The public’s answers to pollsters also began expressing increased skepticism toward the propositions that global warming is largely manmade and constitutes a worldwide crisis. Money talks, and environmentalism walks.

And with a rapidly cooling economy, environmental worries are going to move even farther down the list of priorities, insofar as that is still possible. The housing crisis and apparently imminent recession are sure to divert concerns toward more pressing matters, as they should and already have begun to do.

Thus American attitudes toward greenness and in particular regarding global warming will even more rapidly move toward what the United Kingdom has been experiencing: "Suddenly, being green is not cool any more," as Alice Thomson notes in the Times of London:

Where only a year ago the smart new eco-warriors were revered, wormeries and unbleached cashmere jeans are now seen as a middle-class indulgence.

But the problem for the green lobby isn’t that it has been overrun by “toffs”: it’s the chilly economic climate that has frozen the shoots of environmentalism. Espousing the green life, with its misshapen vegetables and non-disposable nappies, is increasingly being seen as a luxury by everyone.

Whereas the decline of interest in global warming and other green crusades in the United States has been largely a reaction to increasing information about exactly what kind of numbers are involved (meaning: enormous), in the UK a financial crunch was what brought people up short:

According to Andrew Cooper, director of the research company, Populus: “There is a direct correlation between how people perceive the economy and the importance they place on the environment. When times are tough people resent paying more to salve their conscience."

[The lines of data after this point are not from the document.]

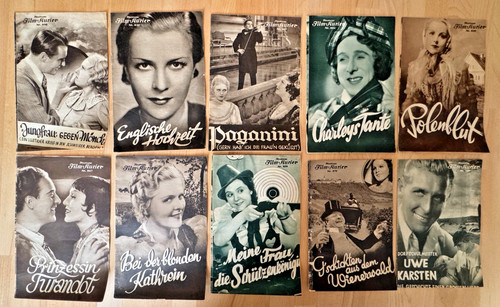 10x heft film - heft,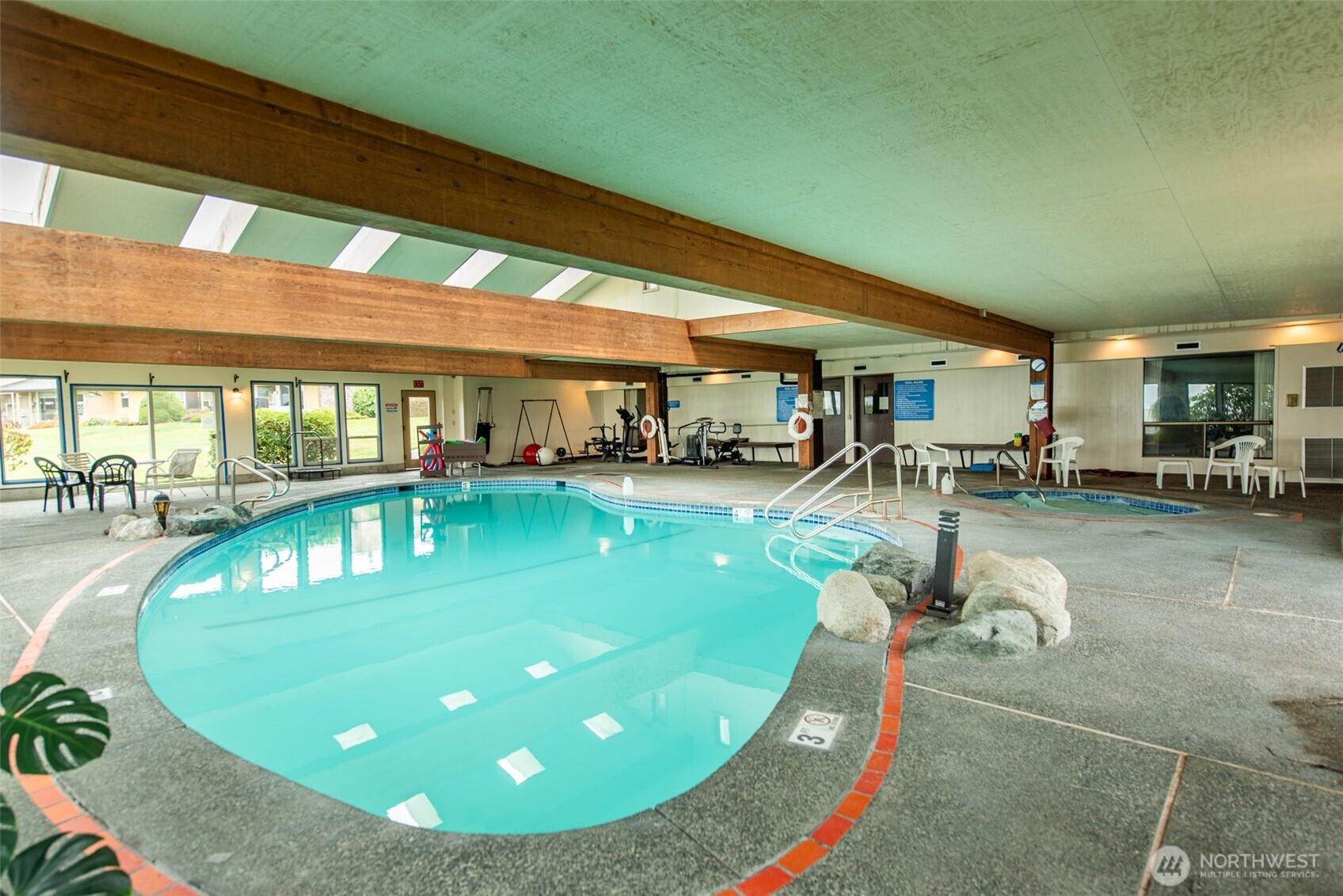 1301 S Third Avenue #5B, Sequim, WA 98382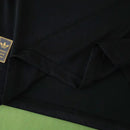 CAMISETA BAYERN MUNICH III NEGRA 25/26 HOMBRE (VERSIÓN JUGADOR)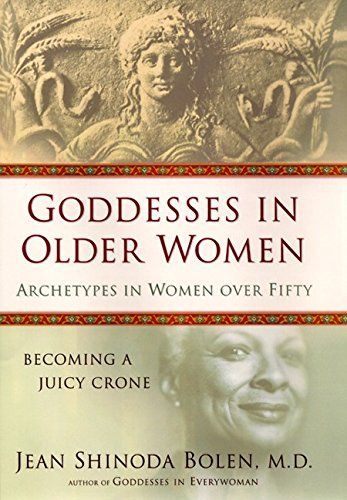 Goddesses in Older Women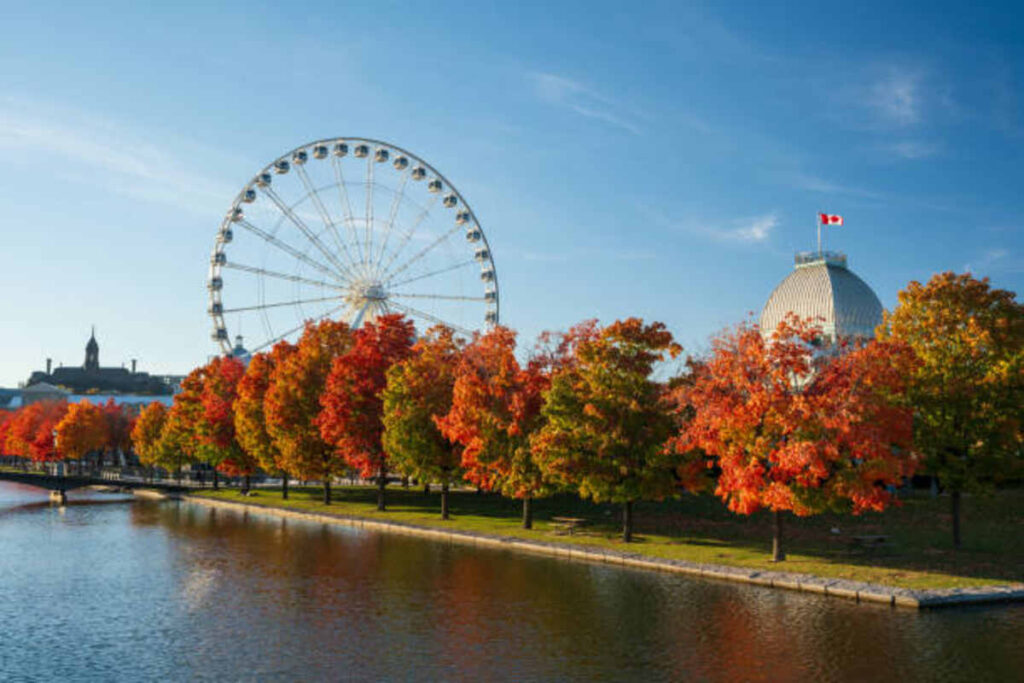 Exploring Canadas Diverse Cultures and Landscapes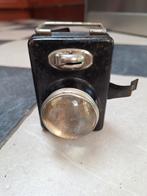 Vintage Fietslamp - Decoratief Object, Ophalen of Verzenden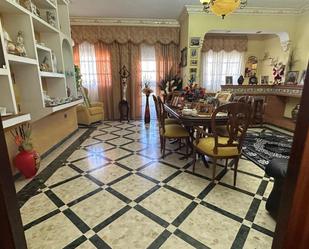 Dining room of Single-family semi-detached for sale in Bormujos  with Terrace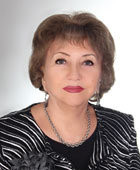 Дерматолог, косметолог Нелли Антоновна Пархоменко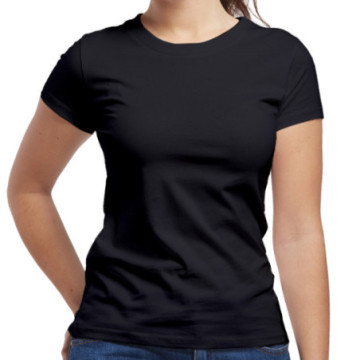 Tee-shirt femme en coton bio couleur Les Filosophes®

Really, however, the downturn was simply the factor that caused the people of the UN to take a close look at the entire Green agenda. It’s all well and good, after all, to pay out a relatively little something to feel good about one’s efforts to save the environment when the coffers are overflowing, but it’s quite another when it’s a big, current, personal sacrifice being made for an anticipated general good sometime in the future. Thomson notes that as the real costs and benefits of green policies become clear, people don’t like what they’re being forced to do:

It’s not just the economic downturn that has harmed the green order. People have become wary of environmental causes that can turn out to do more harm than good. They don’t want wind turbines marching across Britain’s moors when nuclear power stations can do more to reduce greenhouse gas emissions. They worry that washing and bleaching all those non-disposable nappies may be damaging the ozone layer, that the massive incentives for biofuels have distorted the world food market, and that green taxes are actually stealth taxes.

In addition, as Thomson notes and as has been made clear by common-sense environmentalists in the United States, the developed countries have been cleaning up the environment successfully for four decades now, and the air, water, and land are the cleanest they’ve been since the dawn of industrialization. Yes, we want to do still better, but there’s no need whatever to shut down the economy and go back to the Stone Age in order to save the earth. Economic growth will make it cleaner, not dirtier.

As Thomson points out, the Britons have discovered the joys of such cost-benefit analysis and the sorrows of unintended consequences, now that their pocketbooks have become tight. Americans have understood these things for some time now, and one can see the prospects for a truly draconian green agenda receding further in the rearview mirror as the economy tightens.